PROVIDED RECORDS |

________________________

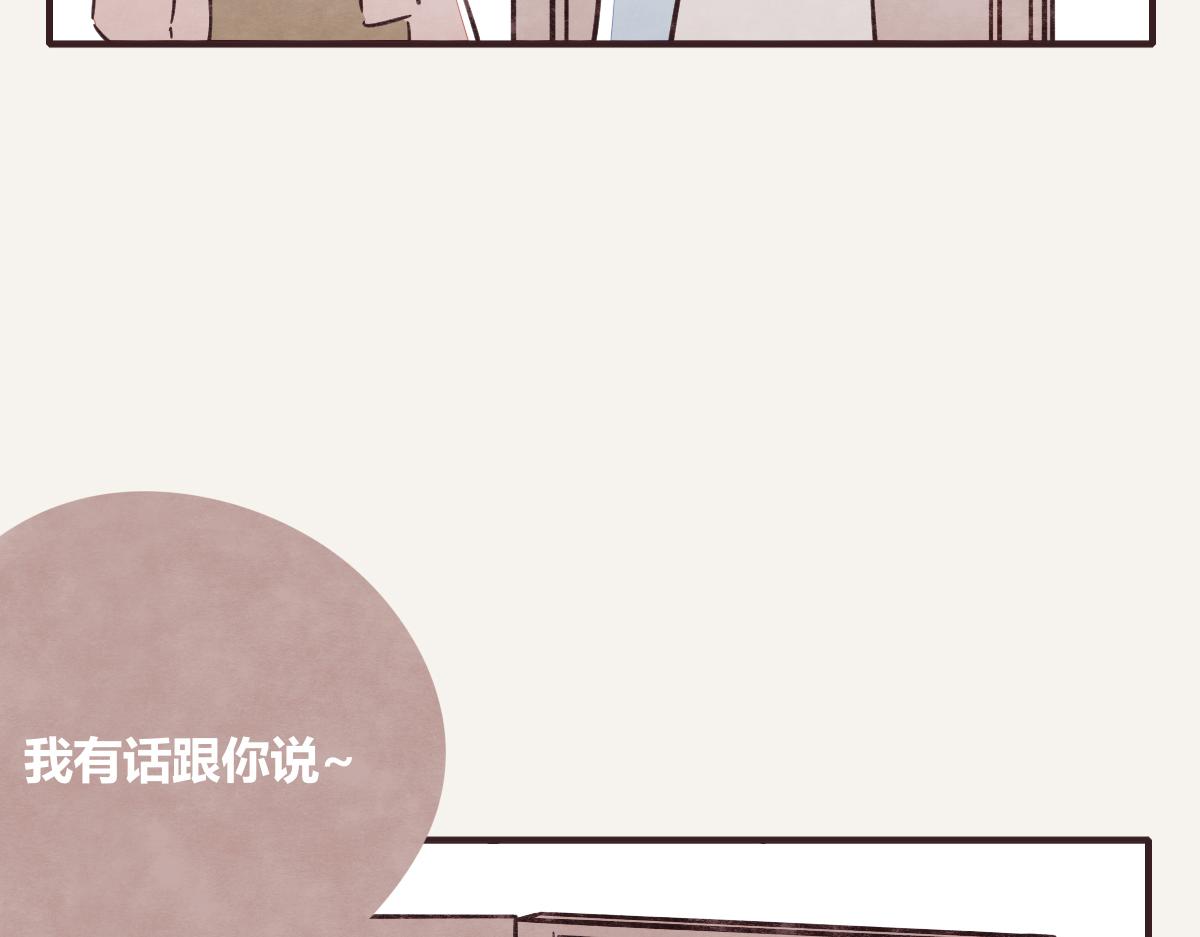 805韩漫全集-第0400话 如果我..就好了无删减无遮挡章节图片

________________________

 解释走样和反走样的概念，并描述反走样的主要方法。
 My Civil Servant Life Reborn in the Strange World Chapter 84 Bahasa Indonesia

________________________

In the entries above, the lines from the one bearing "解释走样和反走样的概念，并描述反走样的主要方法。" up to and including the one bearing "My Civil Servant" should be transcribed exactly; no other line is wanted.

WRITTEN REPLY |
 解释走样和反走样的概念，并描述反走样的主要方法。
 My Civil Servant Life Reborn in the Strange World Chapter 84 Bahasa Indonesia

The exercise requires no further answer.